O Comitê de Gestão de Harmonização na reforma tributária

Por Alessandra Gomensoro, João Colussi

reforma tributária, consolidada pela Emenda Constitucional 132/2023 e atualmente em fase de regulamentação pelo PLP 108/2024, marca o início de uma nova era para o sistema tributário brasileiro.

Entre as inovações mais significativas está a criação do Comitê de Gestão de Harmonização (CGH), um órgão colegiado que nasce com a missão de uniformizar a interpretação e a aplicação da legislação do Imposto sobre Bens e Serviços (IBS) e da Contribuição sobre Bens e Serviços (CBS) em todo o território nacional.

O CGH será composto de forma paritária entre União, estados, Distrito Federal e municípios, mas, conforme previsto no PLP 108, todos os seus membros serão representantes fazendários, ou seja, vinculados às administrações tributárias dos entes federativos, sem a participação de representantes dos contribuintes ou da sociedade civil.

Além disso, o PLP 108 determina que, antes de proferir suas decisões, o CGH deverá ouvir o Fórum de Procuradores Fazendários, reforçando ainda mais o caráter fazendário e institucional do órgão. Essa configuração institucional, ao excluir a participação direta dos contribuintes, tende a acentuar o viés fiscalista das decisões do comitê, uma vez que todos os debates e deliberações ocorrerão sob a ótica dos interesses arrecadatórios dos entes federativos.

A ausência de pluralidade de perspectivas pode resultar em enunciados vinculantes menos equilibrados, com menor sensibilidade às demandas e realidades do setor produtivo e dos cidadãos.

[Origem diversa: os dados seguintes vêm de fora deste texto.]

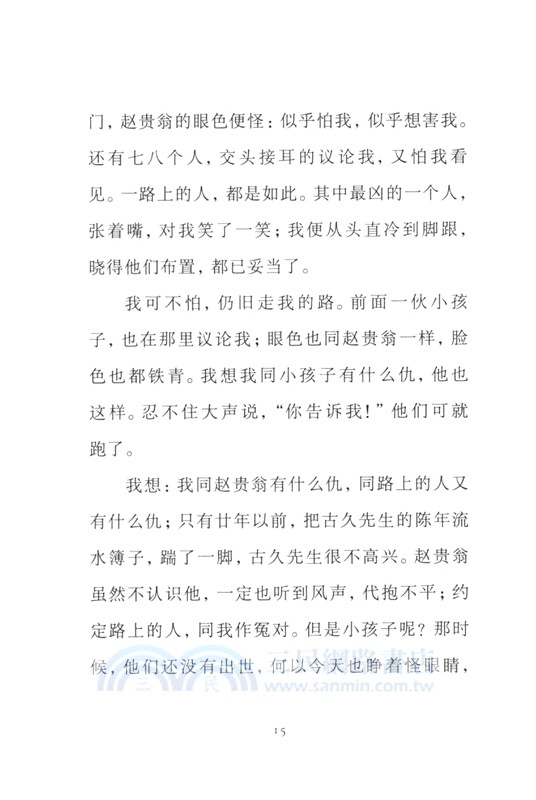 门，赵贵翁的眼色便怪：似乎怕我，似乎想害我。还有七八个人，交头接耳的议论我，又怕我看见。一路上的人，都是如此。其中最凶的一个人，张着嘴，对我笑了一笑；我便从头直冷到脚跟，晓得他们布置，都已妥当了。

我可不怕，仍旧走我的路。前面一伙小孩子，也在那里议论我；眼色也同赵贵翁一样，脸色也都铁青。我想我同小孩子有什么仇，他也这样。忍不住大声说，“你告诉我！”他们可就跑了。

我想：我同赵贵翁有什么仇，同路上的人又有什么仇；只有廿年以前，把古久先生的陈年流水簿子，踹了一脚，古久先生很不高兴。赵贵翁虽然不认识他，一定也听到风声，代抱不平；约定路上的人，同我作冤对。但是小孩子呢？那时候，他们还没有出世，何以今天也睁着怪眼睛，

三民網路書店
www.sanmin.com.tw

15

A centralização da interpretação normativa no CGH representa uma tentativa de superar a histórica fragmentação do sistema tributário brasileiro, marcada por divergências interpretativas entre os diversos entes federativos e órgãos julgadores.

Ao conferir caráter obrigatório às decisões do CGH para todos os entes e órgãos administrativos de julgamento, como o Carf, os Tribunais Administrativos Estaduais e Municipais e os Conselhos de Contribuintes, a reforma busca garantir maior segurança jurídica e previsibilidade tanto para os contribuintes quanto para a administração pública. Essa uniformização, em tese, pode contribuir para a redução de litígios e para a construção de um ambiente mais estável e transparente para as relações tributárias.

Entretanto, essa uniformização traz consigo um risco relevante: o de transformar órgãos tradicionais de julgamento, como o Carf, em meros “tribunais de passagem”. O papel decisório desses órgãos, historicamente marcado pela análise de casos concretos e pela construção de uma jurisprudência administrativa própria, pode ser significativamente esvaziado diante da obrigatoriedade de observância dos enunciados do CGH.

A autonomia decisória dos julgadores administrativos tende a ser reduzida, limitando-se à aplicação dos entendimentos previamente definidos pelo comitê, o que pode restringir o espaço para debates jurídicos inovadores e para a evolução do direito tributário no âmbito administrativo.

Esse novo desenho institucional exige atenção redobrada para que o objetivo de uniformização não resulte em engessamento do sistema. É fundamental que se preserve, dentro do possível, a capacidade crítica e construtiva dos tribunais administrativos, permitindo que continuem a contribuir para o aprimoramento do direito tributário, mesmo diante da existência de enunciados vinculantes.

A discussão sobre o CGH, portanto, não se limita à sua função técnica de uniformização, mas envolve questões mais amplas de legitimidade democrática, representatividade e equilíbrio entre os interesses do Estado e da sociedade. A centralização das decisões pode trazer benefícios em termos de previsibilidade e segurança, mas não pode ignorar a necessidade de pluralidade e de abertura ao diálogo com os diversos setores impactados pela tributação.